Sin embargo, en los últimos tiempos algo se ha quebrado.
La respuesta fácil sería mirar a Cataluña y señalar con el dedo acusador al independentismo irresponsable. Los independentistas, efectivamente, han agravado la situación con su unilateralismo. Pero en España no solo hay un problema territorial con Cataluña.
Hay otros desafíos que nos afectan a millones de habitantes. El sistema autonómico que la Constitución situó en el centro de nuestra arquitectura territorial, y que ha sido eje principal de estas cuatro décadas de progreso colectivo, necesita un aggiornamento. Una actualización. Y no pasa, precisamente, por la demagogia barata de la recentralización.
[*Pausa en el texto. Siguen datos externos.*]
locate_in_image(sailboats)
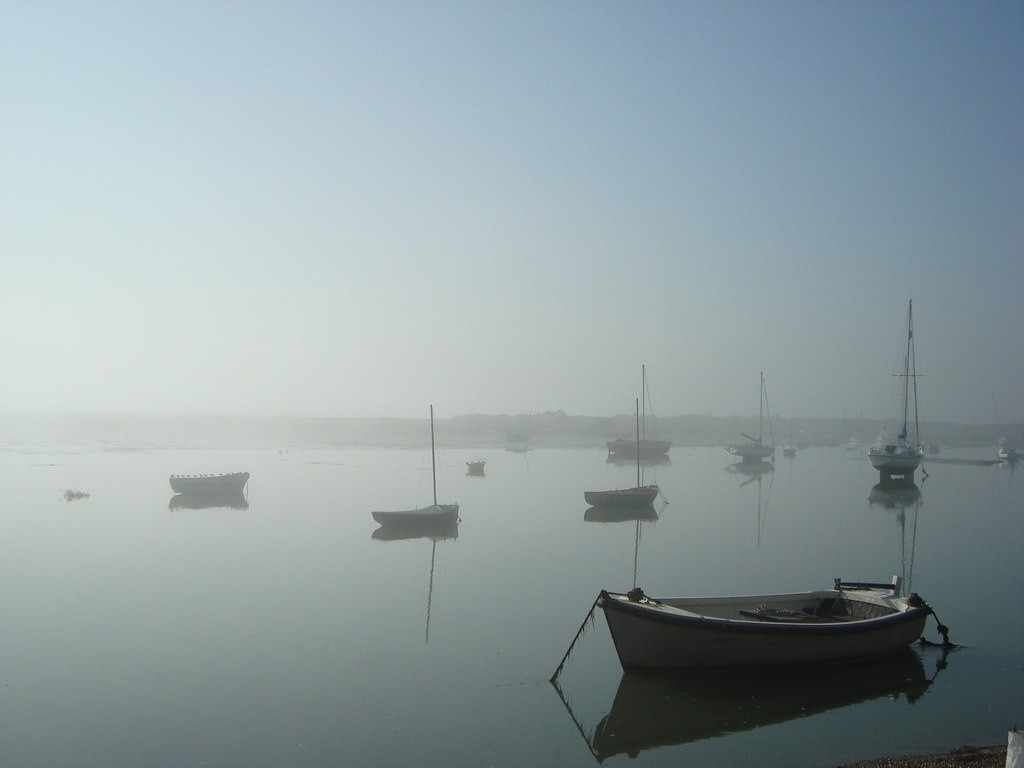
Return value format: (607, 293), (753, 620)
(369, 524), (460, 642)
(583, 506), (660, 593)
(368, 405), (463, 528)
(584, 399), (663, 506)
(784, 453), (797, 482)
(604, 362), (673, 456)
(867, 476), (923, 582)
(719, 367), (780, 461)
(606, 454), (672, 484)
(865, 297), (928, 475)
(726, 458), (777, 549)
(782, 421), (799, 453)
Urge una reflexión sosegada y profunda sobre lo que en realidad es hoy España: nacionalidades y regiones diversas que merecen el respeto a su singularidad y a la igualdad entre sus ciudadanos.
Así es España.
Un país que ya hace décadas que está fracturado territorialmente por la lacra desatendida de la despoblación, que a ningún españolísimo de nuevo cuño ha parecido preocupar hasta las últimas dos campañas electorales.
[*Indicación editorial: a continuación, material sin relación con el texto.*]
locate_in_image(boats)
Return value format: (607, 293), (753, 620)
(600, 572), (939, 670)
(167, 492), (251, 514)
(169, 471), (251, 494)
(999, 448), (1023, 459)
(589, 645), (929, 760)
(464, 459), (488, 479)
Un país donde los territorios periféricos siempre han estado bajo sospecha por parte del nacionalismo invisible, anacrónicamente esencialista y disfrazado de patriotismo.
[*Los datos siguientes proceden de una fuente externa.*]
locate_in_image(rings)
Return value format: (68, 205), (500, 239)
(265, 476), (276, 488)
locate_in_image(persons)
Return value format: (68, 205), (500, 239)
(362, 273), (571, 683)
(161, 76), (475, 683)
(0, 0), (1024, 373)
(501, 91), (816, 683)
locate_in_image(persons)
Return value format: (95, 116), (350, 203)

Un país donde las lenguas cooficiales siempre han tenido que soportar el recelo, cuando no la animadversión, del nacionalismo hegemónico.
Un país que arrastra un sistema de financiación profundamente injusto que a los valencianos, por ejemplo, nos convierte en ciudadanos de segunda en materia fiscal.
Más allá de banderas, himnos legionarios y soflamas, España debe ser un marco de convivencia y progreso útil para dar respuesta al neoliberalismo salvaje, representado en los repartidores de cenas baratas que surcan cada noche nuestras ciudades en moto o bicicleta por un mísero salario. Debe ser la respuesta a la precariedad en el empleo que impide a los jóvenes emanciparse. Debe ser la alianza de las clases medias con las populares para que nadie se quede atrás. Debe ser el feminismo igualitario que combata todo tipo de violencia o discriminación. Debe ser la respuesta a la emergencia climática que exige nuestro planeta. Debe ser nuestra forma de contribuir a una Europa más basada en los valores ilustrados del progreso y la razón frente a retos como el de las migraciones. Debe ser la casa del Estado del bienestar que nos ofrezca a todos las mismas oportunidades –en educación, sanidad, pensiones o dependencia– para alcanzar un horizonte de igualdad, vivamos donde vivamos.
Lo queramos o no, tras el 10-N todos seremos algo distintos de como éramos. Después de un tortuoso siglo XX, España tiene ante sí una gran oportunidad de sentar sus bases para el siglo XXI. Sin “ellos” ni “nosotros”. Sin prejuicios. La recentralización no puede ser el camino. Y tampoco debe prevalecer el miedo a profundizar en la senda federal que ya estaba en el germen de las ponencias constitucionales hace cuatro décadas.
Recordemos el microrrelato de Augusto Monterroso: “Cuando despertó, el dinosaurio todavía estaba allí”. Los problemas territoriales seguirán estando ahí si no los abordamos con serenidad y determinación. Abramos la mente y reivindiquemos el poder de la palabra. Sería un buen punto de partida.